Exercise requirements. In the entries below, the word "macros" appears on some lines. Copy each of those lines.
§ §
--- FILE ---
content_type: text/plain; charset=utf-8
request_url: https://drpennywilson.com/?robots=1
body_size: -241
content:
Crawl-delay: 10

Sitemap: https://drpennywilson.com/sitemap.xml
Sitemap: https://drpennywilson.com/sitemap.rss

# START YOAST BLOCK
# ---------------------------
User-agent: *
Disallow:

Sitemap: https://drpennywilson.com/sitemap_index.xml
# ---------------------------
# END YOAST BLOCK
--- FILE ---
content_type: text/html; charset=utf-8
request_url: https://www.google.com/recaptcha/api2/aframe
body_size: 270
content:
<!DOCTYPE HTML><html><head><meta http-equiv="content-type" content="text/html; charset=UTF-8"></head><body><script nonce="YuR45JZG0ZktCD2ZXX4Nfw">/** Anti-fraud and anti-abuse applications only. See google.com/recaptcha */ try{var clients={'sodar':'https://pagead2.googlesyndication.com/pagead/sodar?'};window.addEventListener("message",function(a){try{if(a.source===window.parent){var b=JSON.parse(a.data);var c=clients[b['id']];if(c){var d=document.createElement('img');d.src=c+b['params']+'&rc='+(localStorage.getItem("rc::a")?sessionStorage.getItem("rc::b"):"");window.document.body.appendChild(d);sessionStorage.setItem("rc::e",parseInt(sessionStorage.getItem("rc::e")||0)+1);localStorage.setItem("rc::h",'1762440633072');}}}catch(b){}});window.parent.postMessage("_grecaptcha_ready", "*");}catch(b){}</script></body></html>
§ §
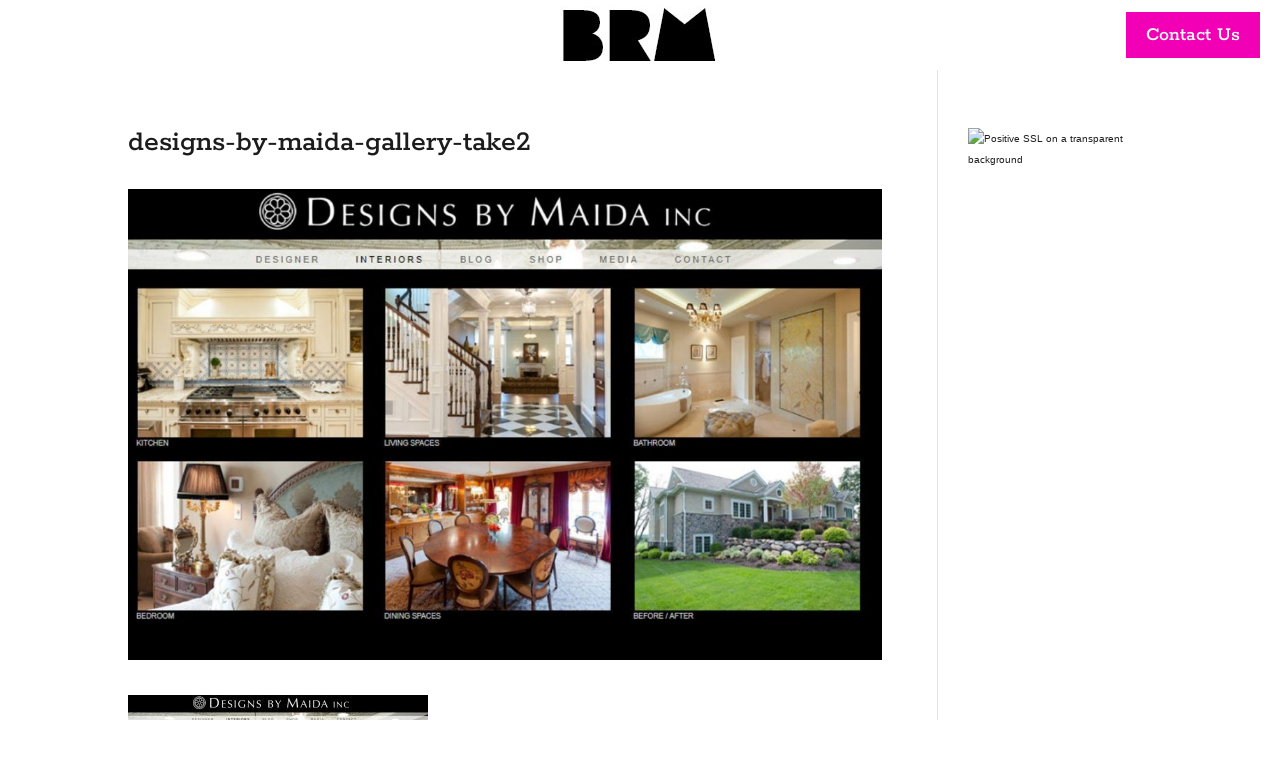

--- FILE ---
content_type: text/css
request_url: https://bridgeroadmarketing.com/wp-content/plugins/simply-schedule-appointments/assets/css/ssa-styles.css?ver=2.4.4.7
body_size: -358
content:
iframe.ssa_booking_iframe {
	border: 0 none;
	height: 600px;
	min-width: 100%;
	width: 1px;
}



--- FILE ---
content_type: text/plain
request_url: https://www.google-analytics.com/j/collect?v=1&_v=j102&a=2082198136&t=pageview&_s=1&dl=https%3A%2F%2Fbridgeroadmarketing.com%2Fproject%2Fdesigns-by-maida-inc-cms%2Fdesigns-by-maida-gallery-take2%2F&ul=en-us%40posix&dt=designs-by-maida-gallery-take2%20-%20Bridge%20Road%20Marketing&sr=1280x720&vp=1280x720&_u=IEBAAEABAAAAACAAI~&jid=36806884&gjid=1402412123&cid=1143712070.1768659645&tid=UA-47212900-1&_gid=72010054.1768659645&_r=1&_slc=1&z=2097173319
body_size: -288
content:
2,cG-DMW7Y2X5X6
§ §
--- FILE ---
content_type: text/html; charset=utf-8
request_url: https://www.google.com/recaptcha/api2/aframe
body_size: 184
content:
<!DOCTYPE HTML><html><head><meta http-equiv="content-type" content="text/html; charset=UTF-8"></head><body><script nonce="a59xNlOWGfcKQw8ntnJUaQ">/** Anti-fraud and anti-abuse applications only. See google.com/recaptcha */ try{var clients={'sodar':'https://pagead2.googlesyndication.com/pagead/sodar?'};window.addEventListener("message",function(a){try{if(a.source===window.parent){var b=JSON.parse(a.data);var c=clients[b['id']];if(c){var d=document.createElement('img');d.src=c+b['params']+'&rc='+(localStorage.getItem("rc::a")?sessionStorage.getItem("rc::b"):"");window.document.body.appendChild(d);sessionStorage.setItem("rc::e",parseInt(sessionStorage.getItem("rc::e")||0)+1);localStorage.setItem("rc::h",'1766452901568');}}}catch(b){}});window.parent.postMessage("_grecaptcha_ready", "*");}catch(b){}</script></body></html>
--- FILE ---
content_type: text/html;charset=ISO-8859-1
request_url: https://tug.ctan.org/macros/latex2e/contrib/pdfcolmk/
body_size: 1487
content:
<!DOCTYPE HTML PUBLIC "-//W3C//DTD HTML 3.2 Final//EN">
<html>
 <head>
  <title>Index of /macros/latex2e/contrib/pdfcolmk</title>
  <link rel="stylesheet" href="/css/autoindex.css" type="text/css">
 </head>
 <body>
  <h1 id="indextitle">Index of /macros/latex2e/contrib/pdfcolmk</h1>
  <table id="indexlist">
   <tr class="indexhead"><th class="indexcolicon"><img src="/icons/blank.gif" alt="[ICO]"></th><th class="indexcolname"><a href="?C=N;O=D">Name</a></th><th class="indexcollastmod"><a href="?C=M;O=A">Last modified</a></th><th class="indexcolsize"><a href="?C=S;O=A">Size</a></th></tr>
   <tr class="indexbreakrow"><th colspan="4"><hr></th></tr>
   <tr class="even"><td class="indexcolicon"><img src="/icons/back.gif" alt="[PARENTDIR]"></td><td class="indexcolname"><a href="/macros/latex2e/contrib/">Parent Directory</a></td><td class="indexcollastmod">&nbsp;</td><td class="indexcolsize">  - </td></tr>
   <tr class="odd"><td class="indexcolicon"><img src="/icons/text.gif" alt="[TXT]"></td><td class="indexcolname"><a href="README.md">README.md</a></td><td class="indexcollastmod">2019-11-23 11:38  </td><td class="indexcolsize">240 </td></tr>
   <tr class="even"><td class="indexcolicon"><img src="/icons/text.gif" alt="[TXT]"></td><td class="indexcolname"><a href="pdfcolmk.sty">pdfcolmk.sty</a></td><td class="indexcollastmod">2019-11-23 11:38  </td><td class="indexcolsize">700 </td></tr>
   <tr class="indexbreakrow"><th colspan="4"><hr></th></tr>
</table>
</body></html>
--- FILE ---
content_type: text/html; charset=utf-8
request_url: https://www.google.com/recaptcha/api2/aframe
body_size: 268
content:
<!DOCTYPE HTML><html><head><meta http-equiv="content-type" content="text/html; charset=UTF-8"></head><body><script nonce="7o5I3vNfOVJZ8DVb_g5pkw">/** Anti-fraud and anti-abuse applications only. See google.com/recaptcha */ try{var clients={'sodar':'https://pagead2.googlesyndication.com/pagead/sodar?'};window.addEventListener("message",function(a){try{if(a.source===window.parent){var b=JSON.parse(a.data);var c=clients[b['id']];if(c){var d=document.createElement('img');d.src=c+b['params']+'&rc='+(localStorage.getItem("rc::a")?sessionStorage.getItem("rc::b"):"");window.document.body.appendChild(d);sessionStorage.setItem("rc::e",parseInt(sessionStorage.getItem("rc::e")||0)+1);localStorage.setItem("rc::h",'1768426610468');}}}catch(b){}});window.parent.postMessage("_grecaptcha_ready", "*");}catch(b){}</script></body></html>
§ §
Answer to the problem.
request_url: https://tug.ctan.org/macros/latex2e/contrib/pdfcolmk/
  <title>Index of /macros/latex2e/contrib/pdfcolmk</title>
  <h1 id="indextitle">Index of /macros/latex2e/contrib/pdfcolmk</h1>
   <tr class="even"><td class="indexcolicon"><img src="/icons/back.gif" alt="[PARENTDIR]"></td><td class="indexcolname"><a href="/macros/latex2e/contrib/">Parent Directory</a></td><td class="indexcollastmod">&nbsp;</td><td class="indexcolsize">  - </td></tr>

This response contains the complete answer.